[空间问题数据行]
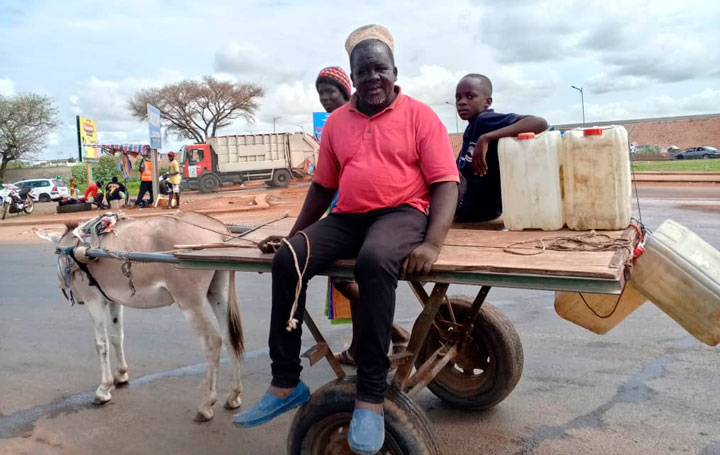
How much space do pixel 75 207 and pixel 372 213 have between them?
72.9 feet

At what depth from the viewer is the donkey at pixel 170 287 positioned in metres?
4.39

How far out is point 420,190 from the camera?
3059 mm

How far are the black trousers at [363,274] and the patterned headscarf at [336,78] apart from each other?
1738 mm

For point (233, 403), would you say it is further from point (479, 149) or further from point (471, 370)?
point (479, 149)

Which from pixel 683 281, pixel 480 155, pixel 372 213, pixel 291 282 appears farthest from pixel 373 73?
pixel 683 281

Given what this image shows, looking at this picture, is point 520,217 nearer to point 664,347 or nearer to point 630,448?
point 630,448

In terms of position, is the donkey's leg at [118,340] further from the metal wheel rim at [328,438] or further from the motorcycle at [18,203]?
the motorcycle at [18,203]

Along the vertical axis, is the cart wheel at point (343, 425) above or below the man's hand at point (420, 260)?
below

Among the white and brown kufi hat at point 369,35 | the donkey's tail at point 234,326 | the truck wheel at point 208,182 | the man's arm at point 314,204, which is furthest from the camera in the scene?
the truck wheel at point 208,182

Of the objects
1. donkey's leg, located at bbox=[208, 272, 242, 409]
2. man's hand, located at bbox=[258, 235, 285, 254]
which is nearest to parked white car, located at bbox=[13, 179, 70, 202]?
donkey's leg, located at bbox=[208, 272, 242, 409]

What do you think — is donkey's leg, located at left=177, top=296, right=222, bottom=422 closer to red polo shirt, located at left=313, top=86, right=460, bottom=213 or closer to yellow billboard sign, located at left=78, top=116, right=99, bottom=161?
red polo shirt, located at left=313, top=86, right=460, bottom=213

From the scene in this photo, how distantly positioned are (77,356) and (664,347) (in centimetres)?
528

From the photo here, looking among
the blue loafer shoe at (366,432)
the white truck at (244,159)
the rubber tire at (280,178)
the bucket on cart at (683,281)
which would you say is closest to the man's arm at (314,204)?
the blue loafer shoe at (366,432)

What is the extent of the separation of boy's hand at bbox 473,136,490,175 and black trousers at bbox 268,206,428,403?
2.53 ft
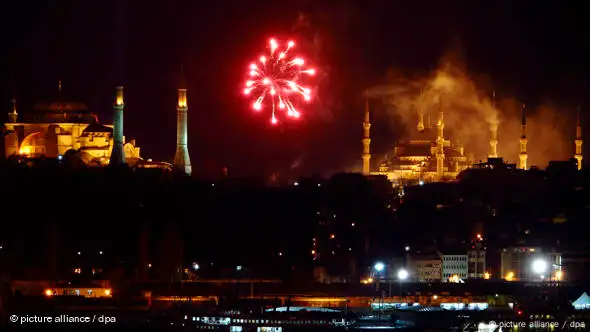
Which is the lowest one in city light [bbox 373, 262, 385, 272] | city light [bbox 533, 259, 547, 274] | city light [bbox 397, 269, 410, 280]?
city light [bbox 397, 269, 410, 280]

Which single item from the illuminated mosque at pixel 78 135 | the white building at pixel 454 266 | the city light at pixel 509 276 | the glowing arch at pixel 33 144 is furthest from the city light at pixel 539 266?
the glowing arch at pixel 33 144

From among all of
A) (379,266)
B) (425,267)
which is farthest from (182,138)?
(379,266)

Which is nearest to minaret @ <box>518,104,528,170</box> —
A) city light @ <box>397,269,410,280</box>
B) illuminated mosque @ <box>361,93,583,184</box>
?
illuminated mosque @ <box>361,93,583,184</box>

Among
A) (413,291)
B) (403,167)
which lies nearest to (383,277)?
(413,291)

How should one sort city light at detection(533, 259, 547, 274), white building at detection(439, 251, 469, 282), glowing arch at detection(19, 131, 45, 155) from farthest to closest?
glowing arch at detection(19, 131, 45, 155) < city light at detection(533, 259, 547, 274) < white building at detection(439, 251, 469, 282)

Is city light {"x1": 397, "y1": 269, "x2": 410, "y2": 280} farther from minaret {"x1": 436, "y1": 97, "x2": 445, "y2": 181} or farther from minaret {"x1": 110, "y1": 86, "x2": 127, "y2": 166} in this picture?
minaret {"x1": 436, "y1": 97, "x2": 445, "y2": 181}

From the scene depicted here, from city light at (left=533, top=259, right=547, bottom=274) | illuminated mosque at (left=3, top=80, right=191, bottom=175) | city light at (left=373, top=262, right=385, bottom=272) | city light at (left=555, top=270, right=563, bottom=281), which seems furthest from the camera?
illuminated mosque at (left=3, top=80, right=191, bottom=175)
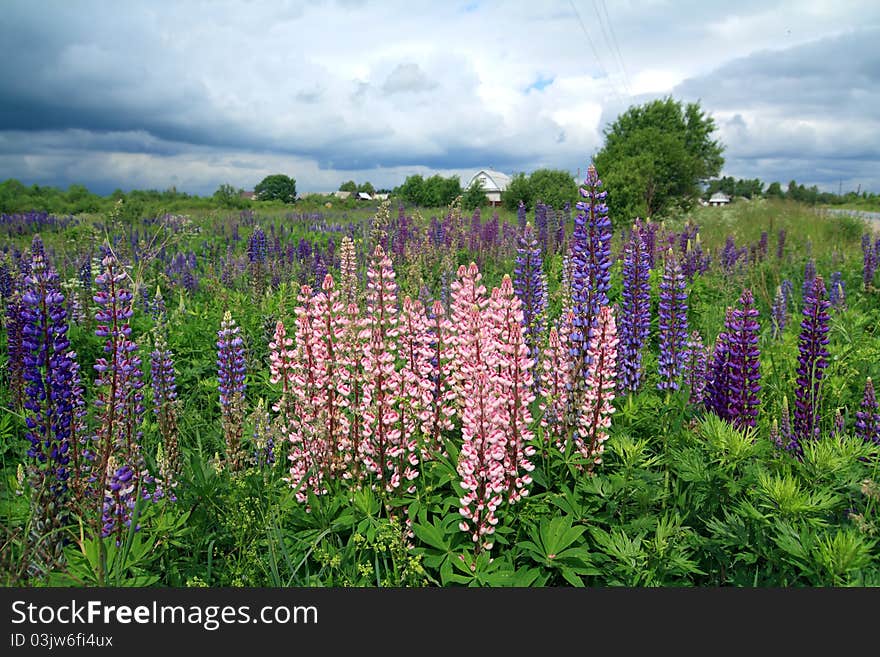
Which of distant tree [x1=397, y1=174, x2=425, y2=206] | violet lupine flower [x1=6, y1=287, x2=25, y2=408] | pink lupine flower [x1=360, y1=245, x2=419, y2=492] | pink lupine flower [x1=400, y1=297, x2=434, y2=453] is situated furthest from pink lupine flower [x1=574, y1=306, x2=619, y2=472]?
distant tree [x1=397, y1=174, x2=425, y2=206]

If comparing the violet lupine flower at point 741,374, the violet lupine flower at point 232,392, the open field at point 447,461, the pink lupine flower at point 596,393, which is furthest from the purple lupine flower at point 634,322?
the violet lupine flower at point 232,392

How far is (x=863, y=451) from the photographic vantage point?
290cm

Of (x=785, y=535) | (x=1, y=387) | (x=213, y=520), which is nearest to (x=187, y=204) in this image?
(x=1, y=387)

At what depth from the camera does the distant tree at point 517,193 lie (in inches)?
1114

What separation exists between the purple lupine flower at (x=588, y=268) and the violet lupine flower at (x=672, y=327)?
2.83 feet

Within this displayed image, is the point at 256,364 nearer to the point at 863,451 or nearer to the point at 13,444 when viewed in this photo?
the point at 13,444

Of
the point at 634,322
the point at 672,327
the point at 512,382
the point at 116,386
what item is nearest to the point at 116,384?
the point at 116,386

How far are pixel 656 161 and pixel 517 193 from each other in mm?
11237

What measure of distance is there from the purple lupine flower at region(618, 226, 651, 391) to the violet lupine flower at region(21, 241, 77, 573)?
344cm

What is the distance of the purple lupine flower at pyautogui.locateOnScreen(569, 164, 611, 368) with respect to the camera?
3.33 m

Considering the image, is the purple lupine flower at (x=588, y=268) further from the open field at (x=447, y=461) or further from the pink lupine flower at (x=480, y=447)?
the pink lupine flower at (x=480, y=447)

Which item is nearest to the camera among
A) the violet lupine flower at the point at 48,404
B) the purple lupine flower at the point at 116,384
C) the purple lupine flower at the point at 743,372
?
the purple lupine flower at the point at 116,384

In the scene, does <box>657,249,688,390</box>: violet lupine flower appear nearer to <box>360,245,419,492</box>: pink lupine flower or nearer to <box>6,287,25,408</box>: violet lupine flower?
<box>360,245,419,492</box>: pink lupine flower

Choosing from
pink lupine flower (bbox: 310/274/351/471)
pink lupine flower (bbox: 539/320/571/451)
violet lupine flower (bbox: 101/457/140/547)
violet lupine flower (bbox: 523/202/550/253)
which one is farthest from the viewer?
violet lupine flower (bbox: 523/202/550/253)
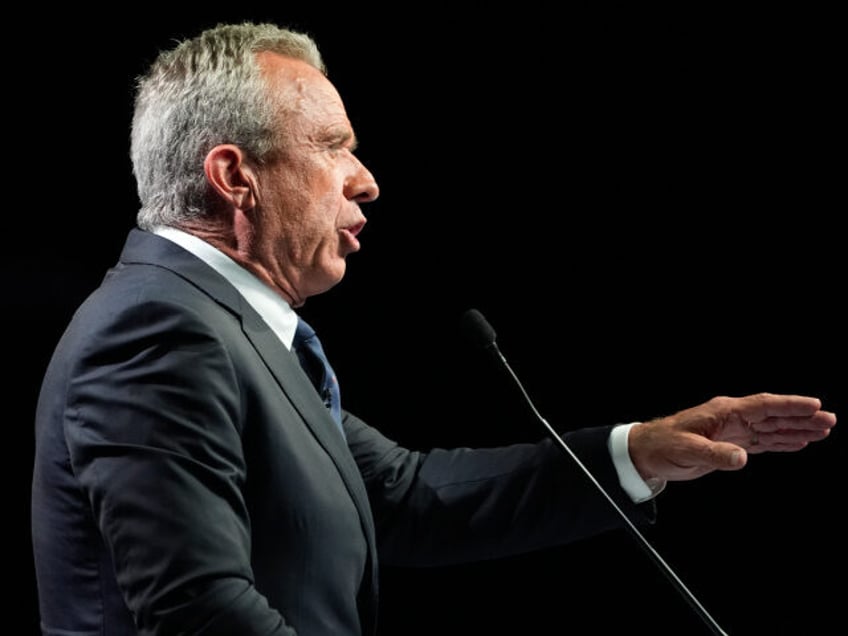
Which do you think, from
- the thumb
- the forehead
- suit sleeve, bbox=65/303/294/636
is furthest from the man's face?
the thumb

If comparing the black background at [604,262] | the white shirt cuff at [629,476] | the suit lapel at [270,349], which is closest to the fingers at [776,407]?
A: the white shirt cuff at [629,476]

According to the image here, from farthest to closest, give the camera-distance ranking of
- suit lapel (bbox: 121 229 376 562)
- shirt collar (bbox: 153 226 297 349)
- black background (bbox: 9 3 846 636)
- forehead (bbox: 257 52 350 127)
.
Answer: black background (bbox: 9 3 846 636)
forehead (bbox: 257 52 350 127)
shirt collar (bbox: 153 226 297 349)
suit lapel (bbox: 121 229 376 562)

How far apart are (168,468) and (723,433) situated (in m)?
0.94

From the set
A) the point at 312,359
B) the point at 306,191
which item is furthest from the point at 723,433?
the point at 306,191

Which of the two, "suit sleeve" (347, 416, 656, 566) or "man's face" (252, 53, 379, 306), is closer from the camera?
"man's face" (252, 53, 379, 306)

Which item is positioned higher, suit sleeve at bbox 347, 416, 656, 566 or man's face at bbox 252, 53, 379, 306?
man's face at bbox 252, 53, 379, 306

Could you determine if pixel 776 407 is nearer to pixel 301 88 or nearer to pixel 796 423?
pixel 796 423

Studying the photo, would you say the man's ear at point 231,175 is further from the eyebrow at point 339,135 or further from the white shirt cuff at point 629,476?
the white shirt cuff at point 629,476

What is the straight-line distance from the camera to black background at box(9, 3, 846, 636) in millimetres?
2742

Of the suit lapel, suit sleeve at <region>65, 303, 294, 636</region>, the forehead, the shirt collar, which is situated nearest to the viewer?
suit sleeve at <region>65, 303, 294, 636</region>

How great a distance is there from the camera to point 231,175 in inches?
70.3

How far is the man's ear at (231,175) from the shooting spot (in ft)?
5.79

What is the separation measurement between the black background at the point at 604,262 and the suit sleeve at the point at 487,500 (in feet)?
2.57

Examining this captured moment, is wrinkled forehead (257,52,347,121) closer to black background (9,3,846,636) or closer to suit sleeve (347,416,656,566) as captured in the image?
suit sleeve (347,416,656,566)
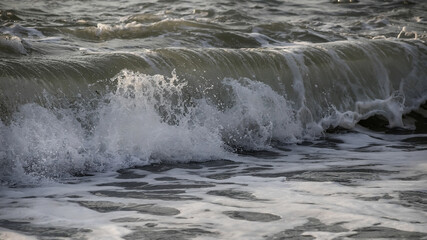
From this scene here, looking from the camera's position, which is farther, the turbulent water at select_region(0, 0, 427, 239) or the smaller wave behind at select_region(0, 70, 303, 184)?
the smaller wave behind at select_region(0, 70, 303, 184)

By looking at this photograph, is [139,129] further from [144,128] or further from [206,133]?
[206,133]

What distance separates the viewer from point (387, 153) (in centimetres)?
697

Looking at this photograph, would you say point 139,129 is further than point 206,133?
No

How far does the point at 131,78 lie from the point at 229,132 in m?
1.14

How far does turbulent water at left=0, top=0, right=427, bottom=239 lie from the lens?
4.43 metres

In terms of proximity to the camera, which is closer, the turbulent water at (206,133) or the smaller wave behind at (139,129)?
the turbulent water at (206,133)

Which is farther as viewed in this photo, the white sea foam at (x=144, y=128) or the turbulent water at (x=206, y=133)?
the white sea foam at (x=144, y=128)

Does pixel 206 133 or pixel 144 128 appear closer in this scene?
pixel 144 128

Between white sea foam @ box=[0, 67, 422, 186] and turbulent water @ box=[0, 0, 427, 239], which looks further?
white sea foam @ box=[0, 67, 422, 186]

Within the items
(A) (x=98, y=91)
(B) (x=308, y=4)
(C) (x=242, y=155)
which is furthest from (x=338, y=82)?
(B) (x=308, y=4)

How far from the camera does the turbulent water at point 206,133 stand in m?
4.43

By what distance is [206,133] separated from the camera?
6.87m

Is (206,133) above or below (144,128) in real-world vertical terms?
below

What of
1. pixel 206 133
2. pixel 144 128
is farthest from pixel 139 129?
pixel 206 133
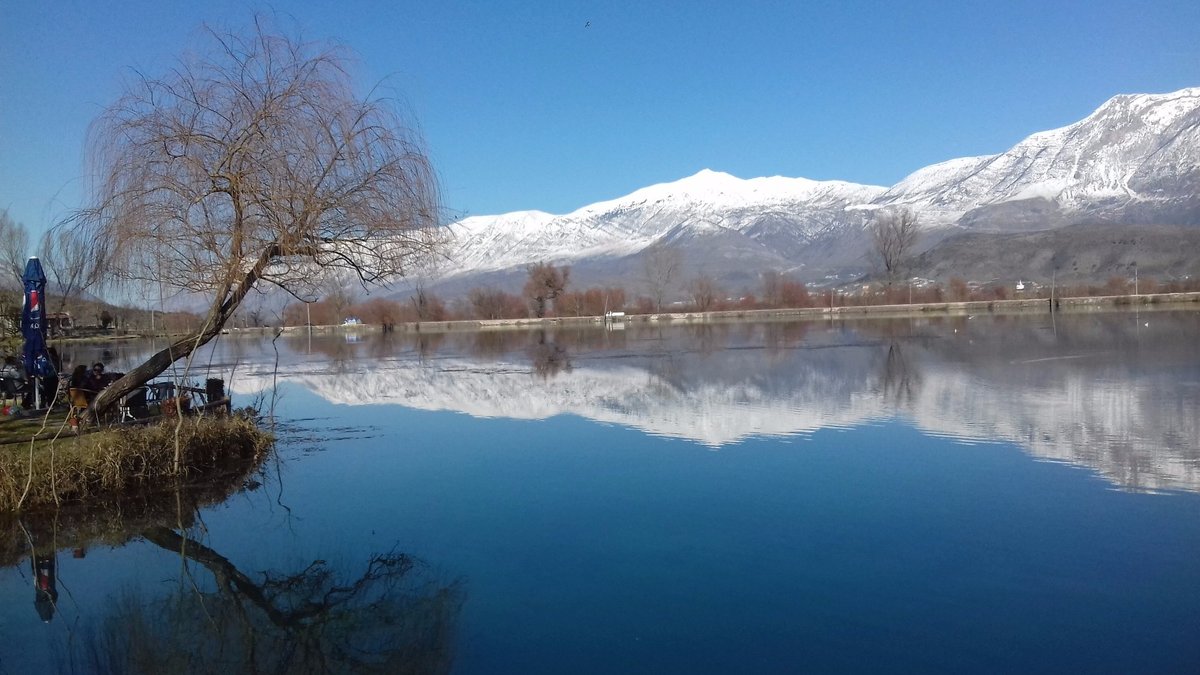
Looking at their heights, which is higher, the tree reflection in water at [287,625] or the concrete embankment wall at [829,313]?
the concrete embankment wall at [829,313]

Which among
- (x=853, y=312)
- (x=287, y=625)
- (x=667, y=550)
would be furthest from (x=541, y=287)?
(x=287, y=625)

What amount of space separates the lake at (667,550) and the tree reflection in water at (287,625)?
0.03 meters

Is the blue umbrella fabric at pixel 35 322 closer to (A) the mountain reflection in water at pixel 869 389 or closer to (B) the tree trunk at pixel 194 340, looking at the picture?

* [待完成任务]: 请把数据中从含有“From the set”的那一行一直到含有“4.43 metres”的那一行（首尾两行都算在内）改写成 JSON 字符串列表，每行对应一个字符串，空行略去。答案中不要包含图片。

* [完整输出]:
[
  "From the set",
  "A) the point at 312,359",
  "B) the point at 306,191",
  "which item is furthest from the point at 723,433?",
  "the point at 306,191",
  "Which of the two, \"suit sleeve\" (347, 416, 656, 566) or \"man's face\" (252, 53, 379, 306), is closer from the camera?",
  "\"man's face\" (252, 53, 379, 306)",
  "Which item is positioned higher, suit sleeve at bbox 347, 416, 656, 566 or man's face at bbox 252, 53, 379, 306?",
  "man's face at bbox 252, 53, 379, 306",
  "Could you determine if pixel 776 407 is nearer to pixel 301 88 or nearer to pixel 796 423?",
  "pixel 796 423",
  "Studying the photo, would you say the man's ear at point 231,175 is further from the eyebrow at point 339,135 or further from the white shirt cuff at point 629,476?",
  "the white shirt cuff at point 629,476",
  "What is the straight-line distance from the camera to black background at box(9, 3, 846, 636) in millimetres?",
  "2742",
  "Of the suit lapel, suit sleeve at <region>65, 303, 294, 636</region>, the forehead, the shirt collar, which is situated nearest to the viewer?",
  "suit sleeve at <region>65, 303, 294, 636</region>",
  "How great a distance is there from the camera to point 231,175 in inches?",
  "70.3",
  "How far is the man's ear at (231,175) from the shooting spot (in ft)?",
  "5.79",
  "What is the separation measurement between the black background at the point at 604,262 and the suit sleeve at the point at 487,500 (in feet)?",
  "2.57",
  "Examining this captured moment, is wrinkled forehead (257,52,347,121) closer to black background (9,3,846,636) or closer to suit sleeve (347,416,656,566) as captured in the image?",
  "suit sleeve (347,416,656,566)",
  "From this scene here, looking from the camera's position, which is farther, the turbulent water at select_region(0, 0, 427, 239) or the smaller wave behind at select_region(0, 70, 303, 184)?",
  "the smaller wave behind at select_region(0, 70, 303, 184)",
  "By looking at this photograph, is [139,129] further from [144,128] or further from [206,133]?",
  "[206,133]",
  "What distance separates the viewer from point (387, 153) (in centimetres)?",
  "697",
  "Looking at this photograph, would you say point 139,129 is further than point 206,133?",
  "No",
  "How far does the point at 131,78 lie from the point at 229,132 in m?",
  "1.14",
  "How far does turbulent water at left=0, top=0, right=427, bottom=239 lie from the lens?",
  "4.43 metres"
]